> **SELECTED EXCERPT**
The kernel has a similar reordering stage, best explained by Theo de Raadt: https://marc.info/?l=openbsd-tech&m=149887978201230&w=2

The full implementation is in the tree.

Isn't secure random number generation a problem immediately after boot? Curious what arc4random is using as an entropy source.

OpenBSD's bootloader seeds the kernel, mixing in other entropy sources. High quality random numbers are available very early compared to other operating systems.

See Theo's talk from Hackfest 2014, an updated talk originally given at EuroBSDcon 2014:


Page 19 and beyond explain this in detail: https://www.openbsd.org/papers/hackfest2014-arc4random/mgp00...

Does it actually do the randomisation at boot time? It's unclear from the article, but OpenBSD could be randomising the next kernel to boot after the current one has been loaded. This could be performed some time after the boot process, allowing more randomness, and minimising the boot-time workload/code complexity.

No. After boot time. As you said.

Many modern systems have hardware RNGs, but they may also be using stored seeds.

Yep, there's a stored seed (/etc/random.seed) that gets added to the mix at boot.

> Many

^[which?] ^[citation needed]

On desktops, Intel Ivy Bridge and newer and everything AMD since June 2015.

On mobile, most mobile SoCs include security stuff, Qualcomm seems to have had them since at least the Snapdragon 805. See here for the addition of the RNG to the linux kernel in 2013: https://lwn.net/Articles/570158/

Even common embedded SoCs like those used in the ESP8266 include hardware RNGs.

Really, there's no excuse for not using it as at least one factor. If you're concerned about possible backdoors, xor it with your own CSPRNG in software like the Linux kernel does.

TPM has one too.

Recent AMD and Intel systems with AES-NI provide a hardware RNG. Although as far as I was aware this is not used on OpenBSD for fear of hardware backdoors.

See https://en.wikipedia.org/wiki/RdRand and (same page) https://en.wikipedia.org/wiki/RdRand#Reception for info on concerns about backdrops.

> Having KARL on other OS platforms would greatly improve the security of both Windows and Linux users.

> **AVAILABLE DATA**

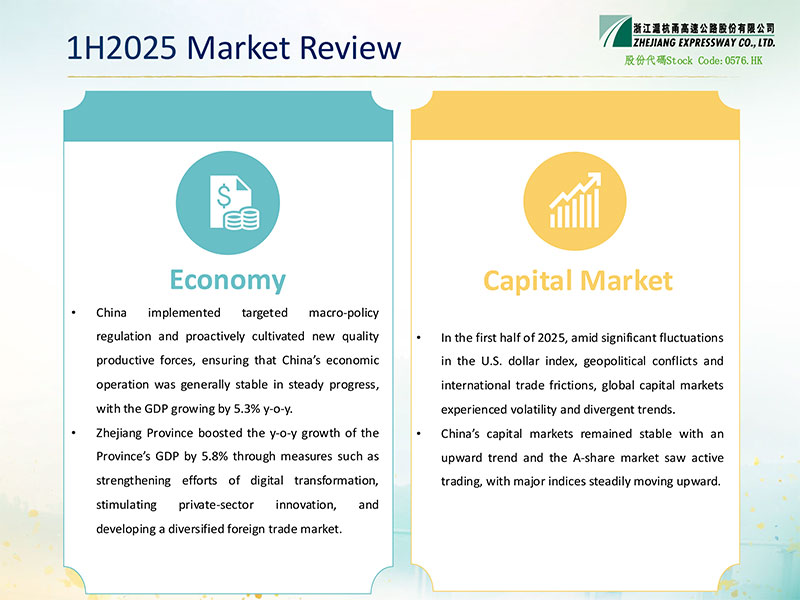 1H2025 Market Review

浙江滬杭甬高速公路股份有限公司
ZHEJIANG EXPRESSWAY CO., LTD.
股份代碼Stock Code: 0576.HK

Economy

• China implemented targeted macro-policy regulation and proactively cultivated new quality productive forces, ensuring that China's economic operation was generally stable in steady progress, with the GDP growing by 5.3% y-o-y.

• Zhejiang Province boosted the y-o-y growth of the Province's GDP by 5.8% through measures such as strengthening efforts of digital transformation, stimulating private-sector innovation, and developing a diversified foreign trade market.

Capital Market

• In the first half of 2025, amid significant fluctuations in the U.S. dollar index, geopolitical conflicts and international trade frictions, global capital markets experienced volatility and divergent trends.

• China's capital markets remained stable with an upward trend and the A-share market saw active trading, with major indices steadily moving upward.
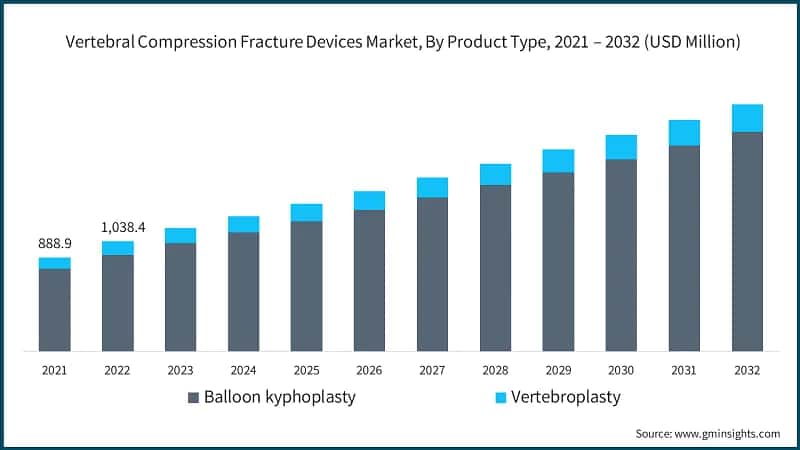 Vertebral Compression Fracture Devices Market, By Product Type, 2021 – 2032 (USD Million)

888.9
1,038.4

2021
2022
2023
2024
2025
2026
2027
2028
2029
2030
2031
2032

Balloon kyphoplasty
Vertebroplasty

Source: www.gminsights.com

> **WHAT YOU NEED TO DO**
a – Rewrite the passage of the OpenBSD thread starting at "The full implementation" and ending at "other operating systems.". Put "boot loader" in place of "bootloader".
b – Extend the forum thread about OpenBSD kernel reordering and random numbers, picking up after its last line.

> **RESULTS OF THE TASKS**
a –
The full implementation is in the tree.

Isn't secure random number generation a problem immediately after boot? Curious what arc4random is using as an entropy source.

OpenBSD's boot loader seeds the kernel, mixing in other entropy sources. High quality random numbers are available very early compared to other operating systems.

b –
This is surely true, but at least on Windows the central security holes do not lie in Windows itself (these kinds of holes exist - but exploits are very expensive, which shows that they are typically rare and not easy to exploit), but in third-party applications.

For example the current 2017 version of the Petya ransomware was spreaded via a security hole in the software update mechanism in the Ukrainian tax preparation software M.E.Doc. Other well-known attack vectors that are commonly used to attack Windows PCs are Flash Player and the Java browser plugin.

Well, it's true that the initial vector is often third-party software. But once you're able to run arbitrary code in a user-mode process running in a limited security context, you still need to attack some high-privilege component to get full control of the machine. Usually this component is the kernel, so additional kernel mitigations do help protect you.

Also, at least for those of us on Windows 10 Professional and Enterprise, there is secure kernel.


"This is surely true, but at least on Windows the central security holes do not lie in Windows itself"

They don't ? IIRC, stuxnet was an autorun exploit of some kind and the recent unpleasantness was all based on built-in SMB functionality ... right ?

This is so wrong that I have no idea why anyone would make such an assertion. Win32k.sys alone is a bottomless pit of EoP vulnerabilities. They are a dime a dozen and not particularly difficult to exploit. Also, in the context of kernel security, tax software, flash, and java browser plugins have no relevance.

> They are a dime a dozen and not particularly difficult to exploit. Also, in the context of kernel security, tax software, flash, and java browser plugins have no relevance.

Indeed, but I wanted to illustrate that while kernel security is important, there exist much more dangerous "open barn doors" (I don't know whether this English translation of the German phrase "offene Scheunentore" is proper English).

Oh, that is fair. Kernel security is indeed largely inconsequential in the real world. My initial read of that has it sounding like saying Windows (kernel) doesn't have exploitable vulnerabilities, third party software does.

I still disagree, but less strongly :) Flash has always been a weak point, and Java was (but has not really been hit for a few years). But not only have there been exploits hitting MSIE/Edge/Office, they deserve much of the fault for the poor security architecture that facilitates exploitation of plugins in my opinion. Like untrusted fonts in the kernel, they seem to agree in so far as Edge no longer supports ActiveX at all.

The number of exploits overall has gone way down, but there are still a ton of security patches rated as Critical RCE coming out monthly in all the usual Windows targets. And now that Tavis shone some light on their AV engine, it has been revealed that is a gaping hole both in design as well as in implementation.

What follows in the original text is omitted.